» Passage du texte
Quelle que soit l’apparence de l’État-CCH son comportement est identique. Seule différence possible : sa taille, et donc sa gloutonnerie.
Tout groupe Nation-GFPA a intérêt à comprendre le mécanisme et à s’éloigner au maximum des ventouses du CCH.
Si cet éloignement est impossible, toute petite pierre destinée à troubler la digestion du CCH est bonne à porter dans son champ d’action, avec précaution et sans modération.
Tout membre du GFPA a pour devoir de ne jamais croire aucune promesse du CCH.
Tout membre du GFPA qui envisage une action plus musclée doit s’entourer de conseils avisés et d’un associé solide, attentif et décidé à tout mettre en œuvre pour couper ensemble toutes les têtes du CCH visé. N’en couper qu’une ne sert à rien.
Tout membre du GFPA engagé dans ce type d’action-réaction doit s’attendre à des remous et des gesticulations dangereuses de la bête attaquée, surtout blessée. Cette bête « gouverne mal mais se défend bien », comme ont dit certains humains.
Enfin, savoir qu’en cas de réussite de l’action préalablement imaginée, même si les résultats initiaux sont favorables, ils deviendront défavorables à moyen ou long terme.
Les membres du GFPA se divisent en deux catégories.
La première, la plus nombreuse ne comprend rien, ne veut rien comprendre, ne veut pas être dérangée ni impliquée, grogne un peu et finit par se calmer, suivre son destin, le ventre aussi bien tendu que possible, tout en maugréant par habitude.
La seconde, la minorité pensante, rêve, s’agite, imagine des solutions, cherche des courants porteurs de meilleure qualité, écoute des conseils dont tous ne sont pas désintéressés. Il lui arrive de se présenter en délégation. Deux hypothèses sont probables : dans le meilleur des cas ils crieront comme des sourds sans arriver à se faire entendre. Dans la pire hypothèse, les survivants seront assourdis par les détonations. Cette description est la meilleure traduction de la célèbre expression dialogue de sourds.

» Extrait de données
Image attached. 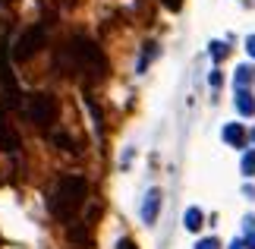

» Travail demandé
**1.** Énumérez toutes les actions que le passage attribue à la minorité pensante dans la phrase qui commence par « La seconde, la minorité pensante ».
**2.** Recopiez, s’il vous plaît, le passage de « Tout groupe Nation-GFPA » à « et sans modération. ».

» Corrigé
**1.**
- rêver
- s’agiter
- imaginer des solutions
- chercher des courants porteurs de meilleure qualité
- écouter des conseils dont tous ne sont pas désintéressés

**2.**
Tout groupe Nation-GFPA a intérêt à comprendre le mécanisme et à s’éloigner au maximum des ventouses du CCH.
Si cet éloignement est impossible, toute petite pierre destinée à troubler la digestion du CCH est bonne à porter dans son champ d’action, avec précaution et sans modération.